- [Supplied text]
=====

4. Principal of Housing Loan
If you have taken a housing loan to build or buy a residential property, you can claim the deduction for the principal repayment. Both individuals and HUF are eligible for this deduction. However, keep in mind that any deductions taken in previous years will become taxable if you sell or transfer such house property before the expiration of five years from the end of the financial year in which possession of such property was taken.
5. Tuition Fees for Children
When paying your children’s tuition at any Indian university, college, school, or other educational institution, you are eligible to claim the deduction for this amount. However, gifts, development fees, and other similar payments would not be eligible for the deduction. If you want to be eligible for this benefit, there are a few things you should be aware of. Only two children are eligible for deductions. It should be paid for only a full-time education. It must be paid to an Indian university, college, school, or other educational institution.
6. Mutual Funds (ELSS)
ELSS may be a suitable choice for you if you enjoy taking calculated risks when investing in the stock market. You may invest in UTI units or mutual funds that are listed under Income Tax India, 1961, Section 10(23D), for deduction Under Section 80C of Income Tax Act 1961. With no upper limit, you can start investing with as little as Rs 500. The money must be deposited for a period of three years. Under Section 80C, the investment is exempt up to Rs 1.5 lakh, while long-term gains from withdrawals are exempt up to Rs 1 lakh. The dividends received will be subject to tax under the head “Income from other sources.”
7. Deferred Annuity Plan
The payment under the deferred annuity plan may be claimed as a deduction Under Section 80C of Income Tax Act 1961. You, your spouse, or any of your children’s names may be on this annuity. However, there should be no provision to receive cash in lieu of an annuity in order to claim a deduction under this annuity plan. For government employees, if any amount is deducted from their salary under this plan, the deduction under this section is limited to 20% of their salary.
Prime Minister Narendra Modi introduced Beti Padhao movement on January 22, 2015. A resident individual parents with a girl child may invest in this program until the age of ten. This bank account has an annual minimum deposit limit of Rs 250 and an annual maximum deposit limit of Rs 150000. The amount must be deposited for a period of fifteen years. This account will mature after 21 years. It is tax free at the time of investments, returns, and withdrawals which means its EEE rated.
9. NSC (National Saving Certificate)

=====

- [Raw records]
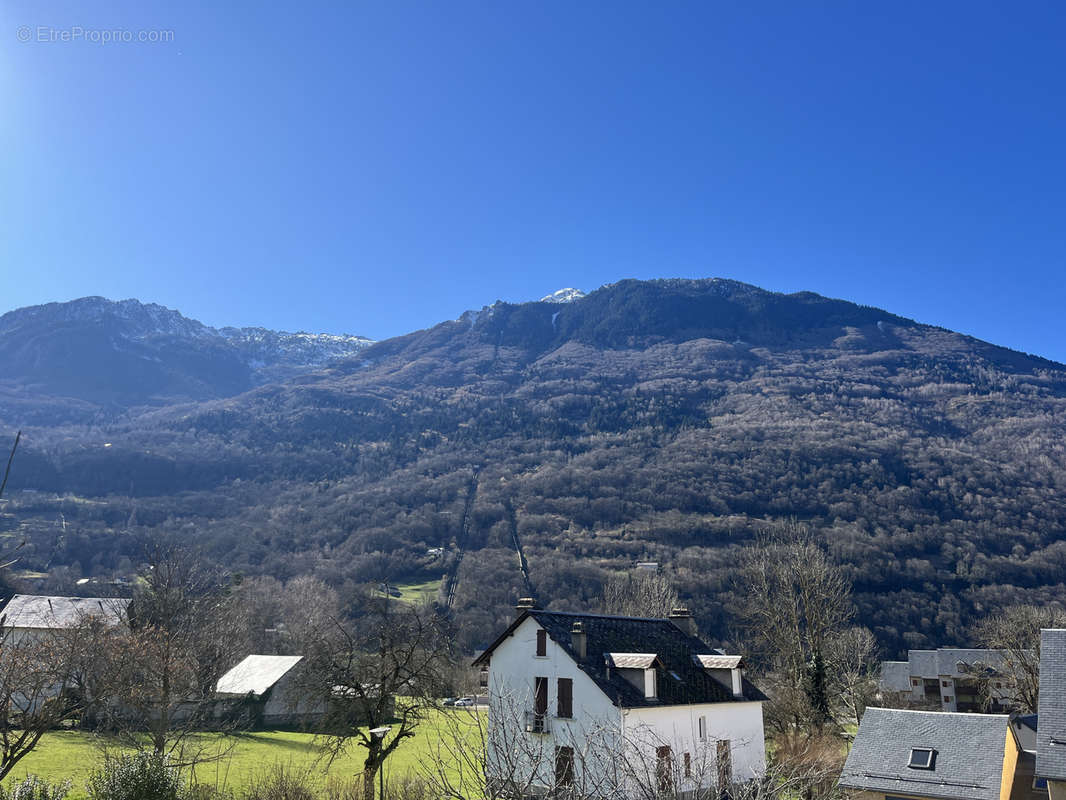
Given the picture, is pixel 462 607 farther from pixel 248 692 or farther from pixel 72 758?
pixel 72 758

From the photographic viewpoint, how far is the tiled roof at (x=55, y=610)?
60.1m

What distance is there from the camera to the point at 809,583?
49.8m

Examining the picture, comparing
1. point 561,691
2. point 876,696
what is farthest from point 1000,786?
point 876,696

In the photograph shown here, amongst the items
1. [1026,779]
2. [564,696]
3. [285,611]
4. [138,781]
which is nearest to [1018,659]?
[1026,779]

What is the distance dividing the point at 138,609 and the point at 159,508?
444ft

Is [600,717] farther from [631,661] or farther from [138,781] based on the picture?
[138,781]

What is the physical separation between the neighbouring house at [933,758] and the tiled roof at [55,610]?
5619 cm

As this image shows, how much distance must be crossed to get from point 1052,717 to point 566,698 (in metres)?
17.6

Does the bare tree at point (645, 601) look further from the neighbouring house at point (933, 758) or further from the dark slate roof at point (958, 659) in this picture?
the dark slate roof at point (958, 659)

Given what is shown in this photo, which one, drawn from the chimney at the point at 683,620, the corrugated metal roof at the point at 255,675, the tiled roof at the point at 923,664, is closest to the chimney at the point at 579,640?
the chimney at the point at 683,620

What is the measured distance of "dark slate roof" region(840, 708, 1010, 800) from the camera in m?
27.8

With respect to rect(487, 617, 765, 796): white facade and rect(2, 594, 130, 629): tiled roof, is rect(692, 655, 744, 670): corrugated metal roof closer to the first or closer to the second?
rect(487, 617, 765, 796): white facade

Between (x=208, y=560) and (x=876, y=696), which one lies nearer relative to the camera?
(x=876, y=696)

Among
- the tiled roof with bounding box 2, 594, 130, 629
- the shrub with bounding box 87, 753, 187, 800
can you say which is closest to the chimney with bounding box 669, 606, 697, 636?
the shrub with bounding box 87, 753, 187, 800
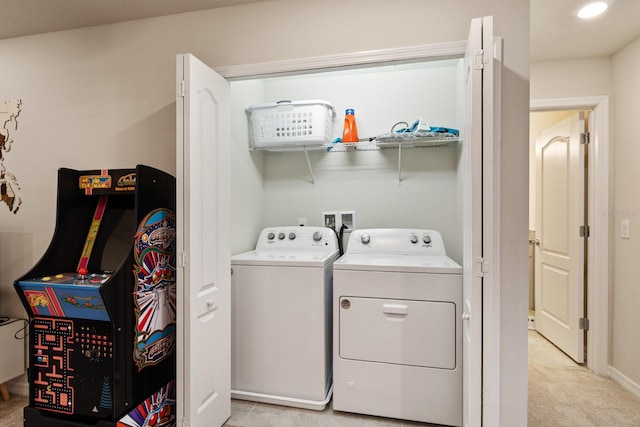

=====

- [Tasks for this exercise]
**1)** In the deductions text, what is the smallest amount that can be invested in ELSS?
**2)** Quote the entries word for word, from the line containing "In the photograph" through the end of the entries, including both ends, and leave the pictures out.

- [Exercise solutions]
**1)** Rs 500.

**2)**
In the photograph shown here, amongst the items
1. [1026,779]
2. [564,696]
3. [285,611]
4. [138,781]
which is nearest to [1018,659]?
[1026,779]

What is the distance dividing the point at 138,609 and the point at 159,508?
444ft

Is [600,717] farther from [631,661] or farther from [138,781] based on the picture?
[138,781]

What is the physical separation between the neighbouring house at [933,758] and the tiled roof at [55,610]?
5619 cm

As this image shows, how much distance must be crossed to get from point 1052,717 to point 566,698 (in metres)?
17.6

Does the bare tree at point (645, 601) look further from the neighbouring house at point (933, 758) or further from the dark slate roof at point (958, 659) in this picture?
the dark slate roof at point (958, 659)

Given what is shown in this photo, which one, drawn from the chimney at the point at 683,620, the corrugated metal roof at the point at 255,675, the tiled roof at the point at 923,664, is closest to the chimney at the point at 579,640?
the chimney at the point at 683,620

What is the measured distance of "dark slate roof" region(840, 708, 1010, 800) from the camera in m?
27.8

With respect to rect(487, 617, 765, 796): white facade and rect(2, 594, 130, 629): tiled roof, is rect(692, 655, 744, 670): corrugated metal roof closer to the first or closer to the second?
rect(487, 617, 765, 796): white facade

Between (x=208, y=560) and (x=876, y=696), which one lies nearer relative to the camera?
(x=876, y=696)

Among
- the tiled roof with bounding box 2, 594, 130, 629
- the shrub with bounding box 87, 753, 187, 800
can you say which is closest to the chimney with bounding box 669, 606, 697, 636?
the shrub with bounding box 87, 753, 187, 800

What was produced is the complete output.